Mulligan

In the "dangerous waters" treasure box, a Chart Fragment can be found through the research action. The Chart Fragment reads, "Play before attempting an Explore endeavor in an empty sea space. You may re-roll all your dice after your roll." How fascinating! How emboldened should you be heading out to sea with a Chart Fragment in hand?


In [1]:
%matplotlib inline

import itertools
import matplotlib
import matplotlib.pyplot
import numpy
import os
import pandas
import scipy.misc
import scipy.special
import seaborn

In [2]:
# colormap for data visualizations
cmap = seaborn.cubehelix_palette(n_colors = 20, start = 0.8, rot = 0.75,
                                gamma = 0.3, hue = 2.0, dark = 0.005,
                                light = 0.95, reverse = True, as_cmap = True)

In [3]:
p_blank = 1.0/3

def prob_success(num_success, total_dice):
    if total_dice < num_success:
        p = 0.0
    else:
        p = (p_blank)**(total_dice-num_success) * \
        (1.0-p_blank)**num_success * \
        scipy.misc.comb(total_dice, num_success)
    return p

In [4]:
def prob_success_or_better(num_success, total_dice):
    if total_dice < num_success:
        p = 0.0
    else:
        rng_blank = numpy.arange(num_success, total_dice + 1)
        array_blank = [prob_success(n, total_dice) for n in rng_blank]
        p = numpy.sum(array_blank)
    return p

SDP matrix

The probability of succeeding on the first roll OR (The probability of failing on the first roll AND succeeding on the second roll)


In [5]:
row_success = numpy.arange(1,31) # number of dice showing the blank face
col_dice = numpy.arange(1,31) # number of dice in the pool
sdp = numpy.zeros((numpy.size(row_success),numpy.size(col_dice)))

* [PROBLEM REQUIREMENTS]:
Answer from the Mulligan text:
(a) Through which action can a Chart Fragment be found?
(b) What value does the code assign to p_blank?
(c) According to its comment, what does col_dice stand for?
The listing that comes after this isn't needed for anything here.

* [SUPPLIED INFORMATION]:
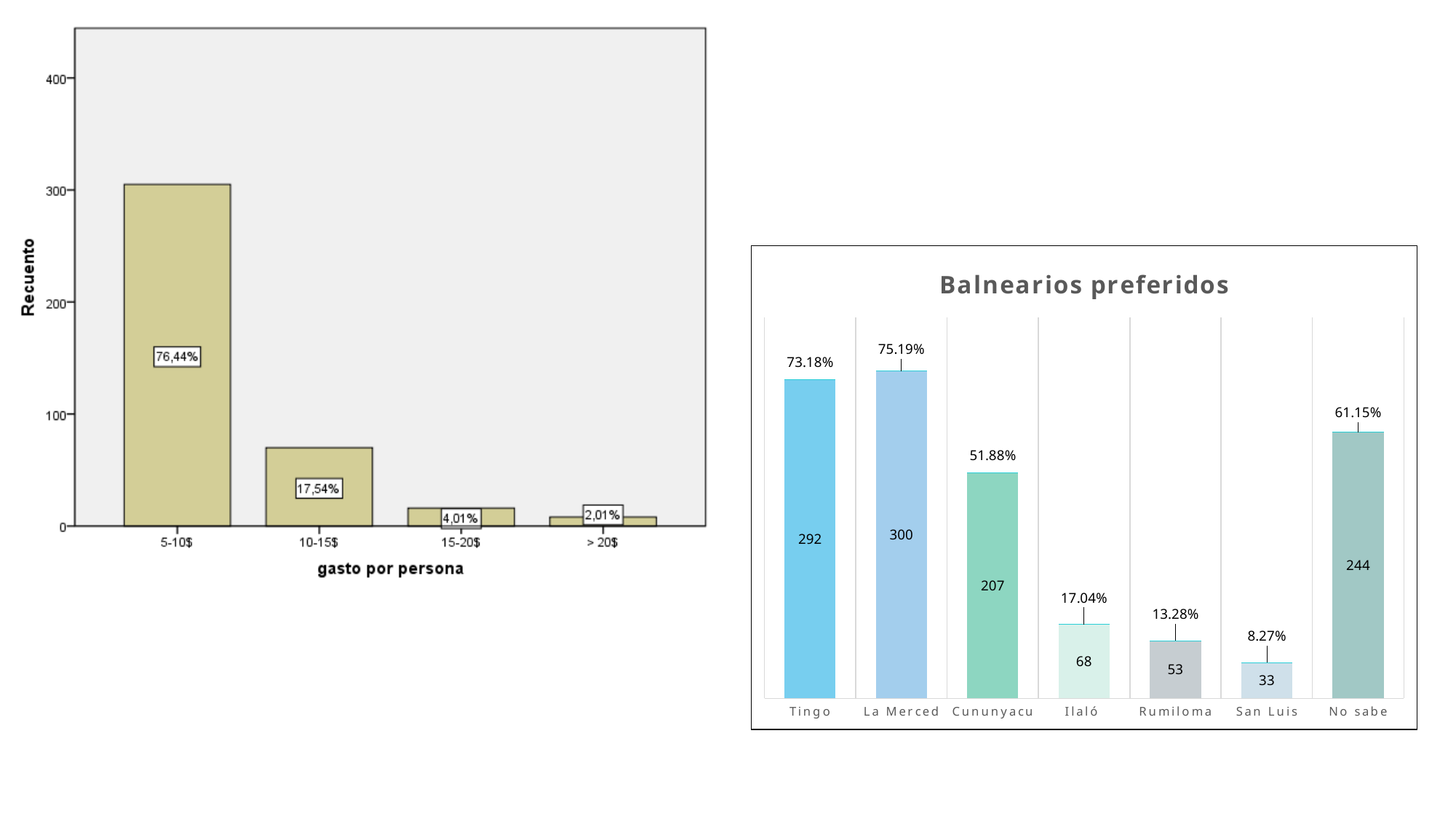
In the left chart (gasto por persona), is the count for 10-15$ greater or less than 100? less What type of chart is the Balnearios preferidos chart? Bar chart In the Balnearios preferidos chart, what is the difference between the counts for Tingo and No sabe? 48 In the left chart (gasto por persona), what percentage label is shown on the 5-10$ bar? 76,44% In the left chart (gasto por persona), what percentage label is shown on the 10-15$ bar? 17,54% In the Balnearios preferidos chart, what is the count for La Merced? 300 In the Balnearios preferidos chart, which category has the lowest value? San Luis In the left chart (gasto por persona), is the count for 5-10$ greater or less than 300? greater In the Balnearios preferidos chart, which is larger, the count for Ilaló or the count for Rumiloma? Ilaló In the Balnearios preferidos chart, what percentage is shown above the Cununyacu bar? 51.88% In the left chart (gasto por persona), which category has the lowest count? > 20$ In the left chart (gasto por persona), how many categories are shown on the x axis? 4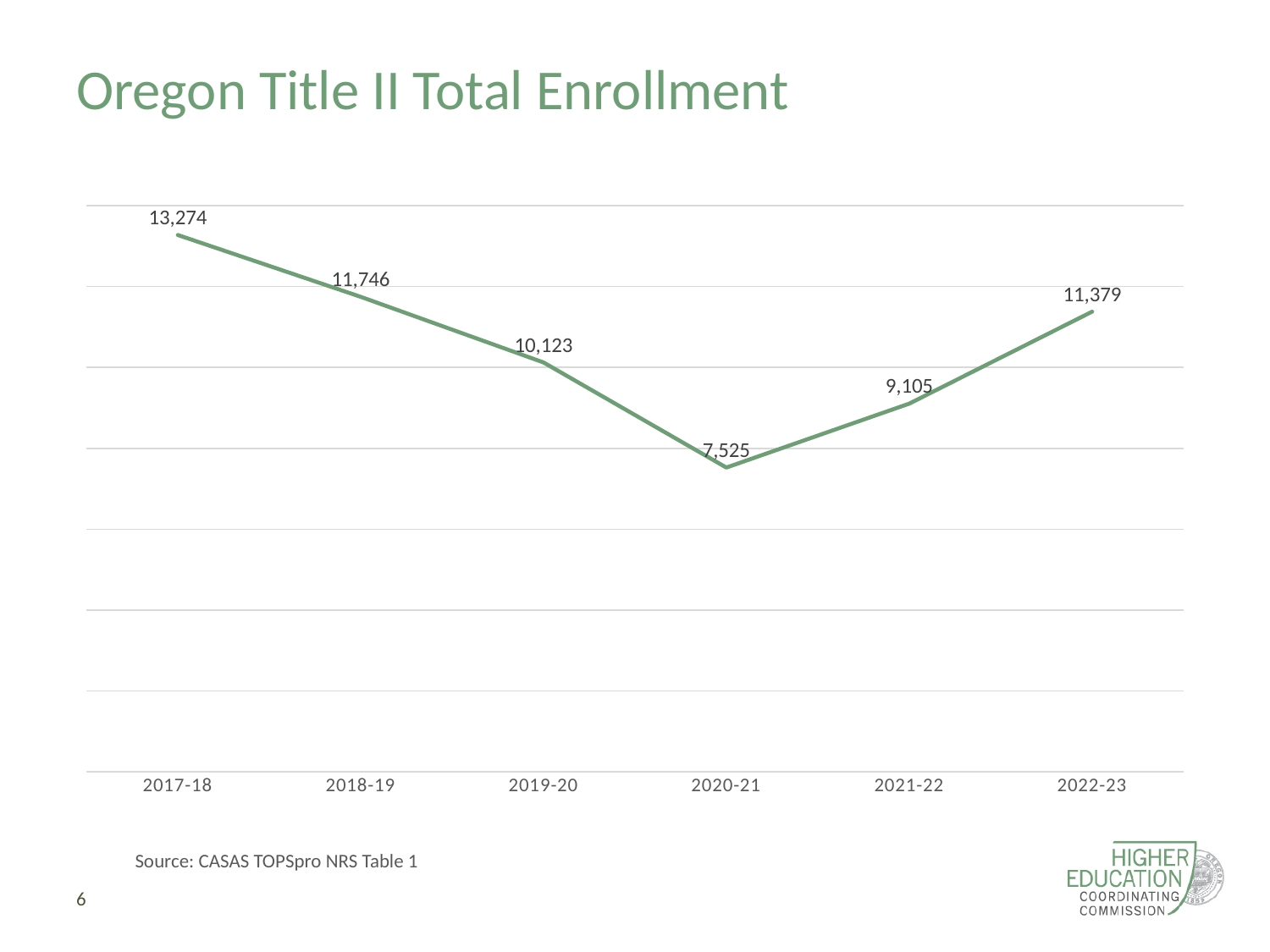
Which year had higher enrollment, 2018-19 or 2022-23? 2018-19 By how much did enrollment increase from 2021-22 to 2022-23? 2,274 What was the Oregon Title II total enrollment in 2019-20? 10,123 Which year had the highest total enrollment? 2017-18 How did enrollment change from 2017-18 to 2020-21? It fell What kind of chart is shown on the slide? Line chart Which year had the lowest total enrollment? 2020-21 What was the Oregon Title II total enrollment in 2022-23? 11,379 What is the difference in enrollment between 2017-18 and 2020-21? 5,749 How many years are plotted on the chart? 6 What was the Oregon Title II total enrollment in 2020-21? 7,525 What was the Oregon Title II total enrollment in 2017-18? 13,274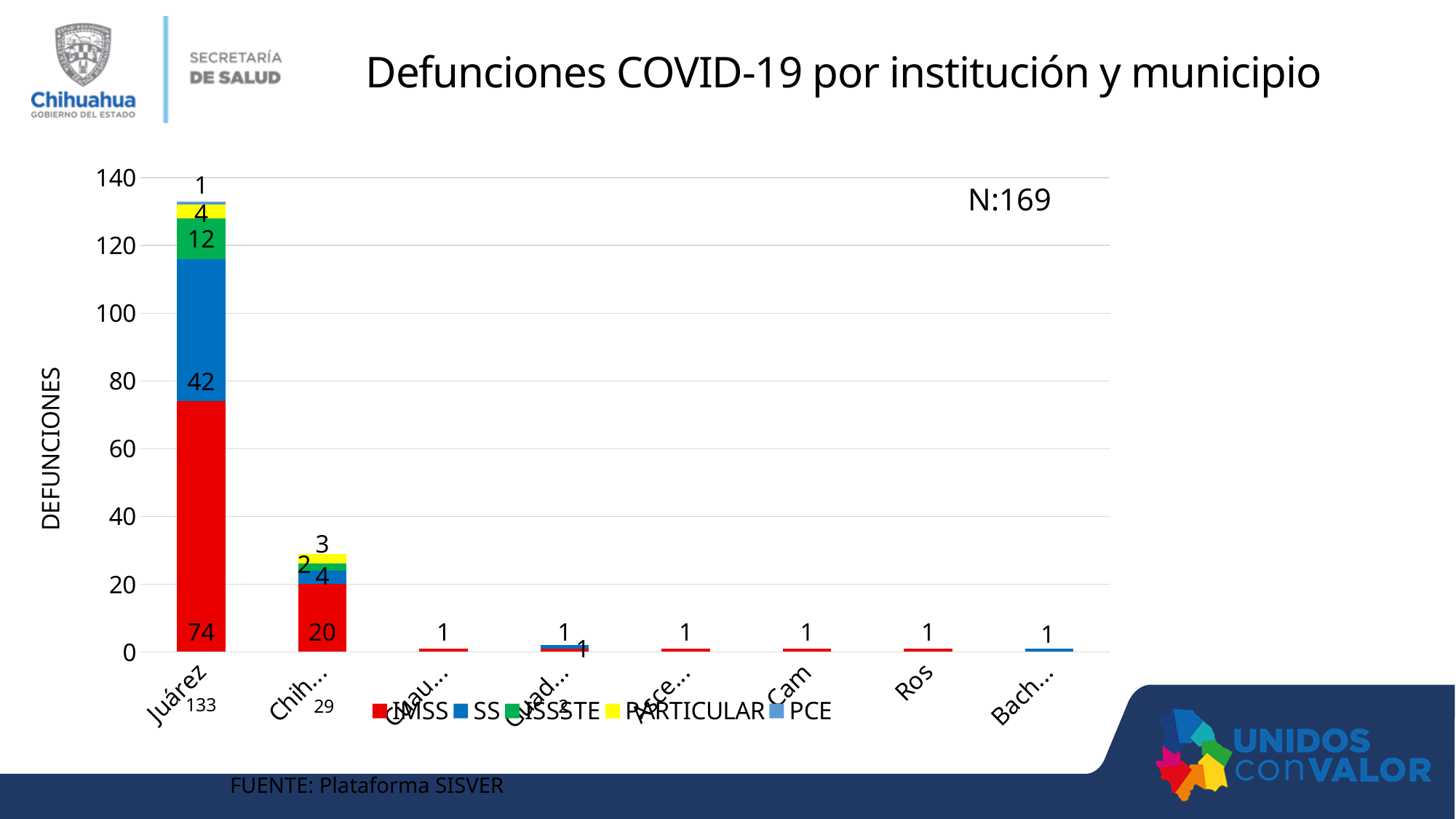
What is the value shown for Cam? 1 What is the PARTICULAR value for Juárez? 4 What is the ISSSTE value for Juárez? 12 How many municipalities (categories) are shown on the x axis? 8 Which is larger, the IMSS value for Juárez or the IMSS value for the second bar (Chih...)? Juárez How many series does the legend list? 5 What is the total of the stacked bar for Juárez? 133 What kind of chart is shown on the slide? Stacked bar chart Which municipality has the highest total number of deaths? Juárez What is the IMSS value for Juárez? 74 What is the SS value for Juárez? 42 What is the difference between the IMSS value and the SS value for Juárez? 32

* [TASK SOLUTION]:
(a) The research action
(b) 1.0/3
(c) The number of dice in the pool